━━ TEXT PASSAGE ━━

Read this if your last attempt…
- You said "we'll use Redis" and got asked how invalidation works
- Your design has three caches and you can't explain how they interact
- You were surprised by a cache stampede question
- You never set a TTL — just "a cache"
- You couldn't answer "what happens when the cache is down?"
The concept
A cache is a deliberate trade: you give up some consistency to buy latency and cost savings. Every cache decision is really four decisions at once: where in the stack it sits, what it stores, how fresh the data is, and what happens when it fails.
Saying "add Redis" without naming those four things is a red flag. The senior move is to name the pattern explicitly and defend the TTL against a concrete staleness tolerance.
A request passes through up to five caches before reaching origin. Senior designs name each layer explicitly.
Quick triage across the six patterns.
| Pattern | Staleness | Write latency | Failure blast radius | Best for |
|---|---|---|---|---|
| Cache-aside | TTL-bounded | Unchanged | Transparent fallback to DB | General read workloads |
| Read-through (lib) | TTL-bounded | Unchanged | Same as cache-aside | Large codebase consistency |
| Write-through | Near-zero | +1 hop | Writes fail with cache | Read-your-write |
| Write-behind | Near-zero | Fastest | Data loss on cache crash | Low-value high-volume writes |
| Refresh-ahead | Near-zero | Unchanged | Same as cache-aside | Known hot keys |
| Negative caching | TTL-bounded | Unchanged | Same as cache-aside | Public key lookups |
- Most real systems compose two or three of these — cache-aside as the baseline, negative caching on public lookups, refresh-ahead on the known hot keys.
How interviewers grade this
- You name a specific cache technology (Redis, Memcached, CDN, in-process LRU) and justify the choice against the access pattern.
- You choose a caching pattern explicitly — cache-aside vs write-through vs write-behind — and say why.
- You set a TTL and explain why that TTL is acceptable for this use case.
- You have a cache invalidation story for writes that mutate cached data.
- You address at least one pathological case: cold cache, hot key, stampede, stale read.
- You size the cache — working set, hit rate, shard count — instead of saying "we'll cache it".
Variants
Cache-aside (lazy / read-through)
App owns the cache; populate on miss.
The app owns the cache. On miss, fetch from DB, populate cache, return. Most common pattern by a mile.
The default pattern. The app tries the cache first; on miss, reads from DB, writes back to cache, returns. Simple, widely deployed, and the one every senior engineer reaches for first.
Invalidation: explicit DEL on write, TTL as safety net. Some teams rely on TTL alone — fine if staleness bound is acceptable.
Watch out for: the cold-start stampede (see pitfalls) and the "write to DB, forget to invalidate" bug. In a microservices setup you also need to make sure that every service with a write path that touches cacheable data either DELs the key or publishes an invalidation.

━━━
━━ DATA ━━

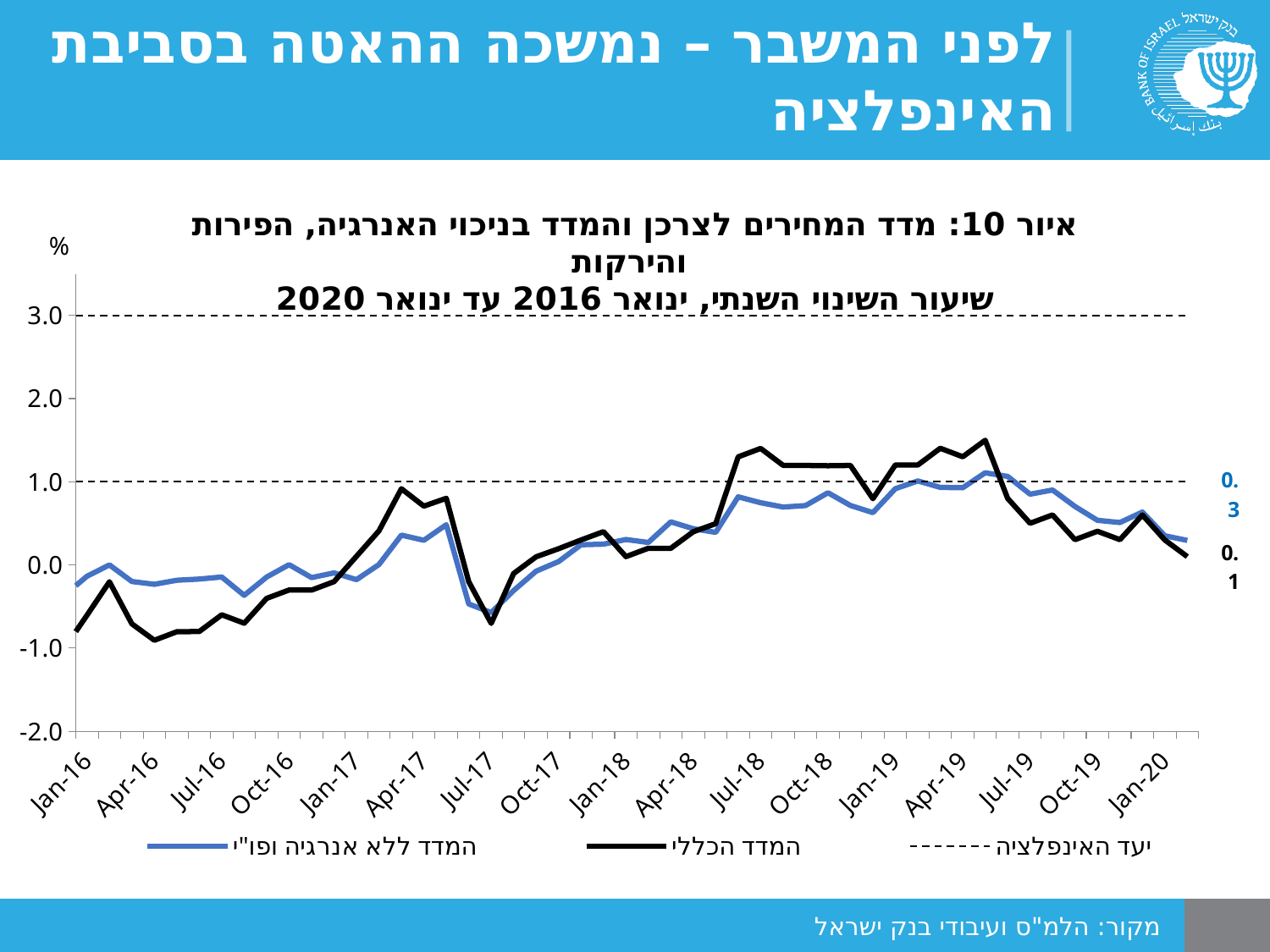
At the end of the chart, which series has the higher value: המדד הכללי or המדד ללא אנרגיה ופו"י? המדד ללא אנרגיה ופו"י What is the value of the blue series (המדד ללא אנרגיה ופו"י) at the end of the chart, as printed on the data label? 0.3 What is the difference between the final labelled values of the blue series (0.3) and the black series (0.1)? 0.2 Is the value of the black series (המדד הכללי) at Apr-16 greater or less than 0.0? less Between Jul-19 and Jan-20, does the black series (המדד הכללי) generally rise or fall? fall What is the value of the black series (המדד הכללי) at the end of the chart, as printed on the data label? 0.1 At Jan-16, which series has the higher value: המדד הכללי or המדד ללא אנרגיה ופו"י? המדד ללא אנרגיה ופו"י How many series does the legend list? 3 Is the value of the black series (המדד הכללי) at Jul-18 greater or less than 1.0? greater Which legend entry is drawn as a dashed line? יעד האינפלציה What kind of chart is shown on the slide? line chart Is the value of the blue series (המדד ללא אנרגיה ופו"י) at Jul-17 greater or less than 0.0? less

━━━

**EXERCISE DIRECTIONS**
For each statement, say yes or no to whether it agrees with the caching text, and quote the words that decide it. 1. In cache-aside, the application fills the cache after a miss. 2. Relying on TTL alone for invalidation is never acceptable. 3. A request can pass through at most three caches before reaching origin. The material has no connection to the caching text.

**FINAL ANSWER**
1. Yes: "On miss, fetch from DB, populate cache, return."
2. No: "Some teams rely on TTL alone — fine if staleness bound is acceptable."
3. No: "A request passes through up to five caches before reaching origin."